This week Pastor Mike took the non-violent teachings of Jesus we have been studying in the Sermon on the Mount and explored how they might apply to common issues of self-defense, war, and the death-penalty.
Here are some questions to help you think through the message, discuss it with others, and apply it:
- Have you ever thought about what the Christian stance might be towards these controversial issues of violence? If so, what you have usually been taught or thought about them? Did anything in Scripture of in Pastor Mike’s sermon make you re-think an opinion you already held?
- Pastor Mike mentioned that the entire New Testament (even the book of Revelation) follows in line with Jesus’ focus on enemy-love. Do you agree or disagree? What verses or passages in Scripture might support your thinking?

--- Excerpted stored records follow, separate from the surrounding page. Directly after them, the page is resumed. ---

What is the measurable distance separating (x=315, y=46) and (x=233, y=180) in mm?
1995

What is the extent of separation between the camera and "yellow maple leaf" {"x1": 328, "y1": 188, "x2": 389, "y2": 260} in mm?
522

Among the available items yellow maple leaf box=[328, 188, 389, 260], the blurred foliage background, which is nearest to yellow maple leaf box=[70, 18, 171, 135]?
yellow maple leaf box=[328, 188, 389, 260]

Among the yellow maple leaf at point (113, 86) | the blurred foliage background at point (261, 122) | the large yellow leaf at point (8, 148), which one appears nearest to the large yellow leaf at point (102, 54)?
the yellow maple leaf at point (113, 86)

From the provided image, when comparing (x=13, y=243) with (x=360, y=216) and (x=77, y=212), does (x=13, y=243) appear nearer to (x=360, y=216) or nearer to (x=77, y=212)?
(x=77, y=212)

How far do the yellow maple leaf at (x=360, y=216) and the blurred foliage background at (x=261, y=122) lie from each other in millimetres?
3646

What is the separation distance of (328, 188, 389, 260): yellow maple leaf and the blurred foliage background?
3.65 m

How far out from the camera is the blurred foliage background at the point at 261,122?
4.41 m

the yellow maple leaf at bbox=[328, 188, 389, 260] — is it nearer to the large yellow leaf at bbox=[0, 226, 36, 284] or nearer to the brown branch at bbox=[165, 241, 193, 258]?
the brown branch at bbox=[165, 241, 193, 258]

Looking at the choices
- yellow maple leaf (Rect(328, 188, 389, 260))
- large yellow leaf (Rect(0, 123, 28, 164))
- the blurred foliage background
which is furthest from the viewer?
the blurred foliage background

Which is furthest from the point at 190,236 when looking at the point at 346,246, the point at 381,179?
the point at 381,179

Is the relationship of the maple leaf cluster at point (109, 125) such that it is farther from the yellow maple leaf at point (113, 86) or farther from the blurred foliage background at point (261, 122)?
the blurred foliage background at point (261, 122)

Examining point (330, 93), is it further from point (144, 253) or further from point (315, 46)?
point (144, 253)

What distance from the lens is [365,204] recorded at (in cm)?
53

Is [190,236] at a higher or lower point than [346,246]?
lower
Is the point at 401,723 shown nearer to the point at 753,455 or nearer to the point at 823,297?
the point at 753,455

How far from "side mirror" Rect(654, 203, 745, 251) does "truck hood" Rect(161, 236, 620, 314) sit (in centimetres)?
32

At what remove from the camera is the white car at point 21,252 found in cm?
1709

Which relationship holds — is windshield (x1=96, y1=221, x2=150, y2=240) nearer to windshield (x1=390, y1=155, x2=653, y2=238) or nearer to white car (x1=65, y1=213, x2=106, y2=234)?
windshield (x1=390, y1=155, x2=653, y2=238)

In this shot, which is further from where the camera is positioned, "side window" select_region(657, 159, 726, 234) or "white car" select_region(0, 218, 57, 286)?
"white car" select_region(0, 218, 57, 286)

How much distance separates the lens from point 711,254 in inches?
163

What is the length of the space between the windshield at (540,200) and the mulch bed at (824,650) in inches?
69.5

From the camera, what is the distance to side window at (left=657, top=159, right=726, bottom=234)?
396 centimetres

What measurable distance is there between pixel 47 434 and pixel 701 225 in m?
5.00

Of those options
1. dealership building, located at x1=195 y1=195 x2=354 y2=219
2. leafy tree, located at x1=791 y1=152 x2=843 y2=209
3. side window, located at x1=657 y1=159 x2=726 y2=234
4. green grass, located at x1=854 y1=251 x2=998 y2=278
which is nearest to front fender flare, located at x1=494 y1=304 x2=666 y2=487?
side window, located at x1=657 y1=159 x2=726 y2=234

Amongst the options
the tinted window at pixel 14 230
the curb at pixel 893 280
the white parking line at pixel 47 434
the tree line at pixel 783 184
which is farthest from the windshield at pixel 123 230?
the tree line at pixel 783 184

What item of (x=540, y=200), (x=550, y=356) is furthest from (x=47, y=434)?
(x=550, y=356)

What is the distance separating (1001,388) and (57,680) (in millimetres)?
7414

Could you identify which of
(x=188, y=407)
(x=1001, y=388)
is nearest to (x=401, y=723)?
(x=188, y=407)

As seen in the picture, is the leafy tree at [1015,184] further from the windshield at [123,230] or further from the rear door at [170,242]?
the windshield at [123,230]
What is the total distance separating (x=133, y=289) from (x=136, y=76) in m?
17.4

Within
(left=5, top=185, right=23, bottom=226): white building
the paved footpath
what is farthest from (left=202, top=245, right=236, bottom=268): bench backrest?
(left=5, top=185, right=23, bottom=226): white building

- What were your thoughts on the following sayings from the sermon:
- As a Christian, I cannot kill a non-Christian for the state, someone who Jesus died for and whom God desires to be saved, as I am called to love my enemies and preach the Gospel to all. It would be rendering to Caesar what is God’s.
- As a Christian, I cannot kill a fellow Christian for the state – one of God’s very own children and a brother or sister of mine in Christ. It would also be rendering to Caesar what is God’s.
- As a Christian, to impose the death penalty would be fundamentally disagreeing with the heart of the Gospel that no one is irredeemable and that our work as Christians is to minister to those in prison (Matthew 25).
- What issues in your own life, in politics or culture, or in philosophy in general do you find have the most tension with Jesus’ exception-less clause to loving our enemies and doing good (acting kindly and generously) to even the worst people around us? Have you prayed, studied the Scriptures, and discussed these issues through with your family and Christian community?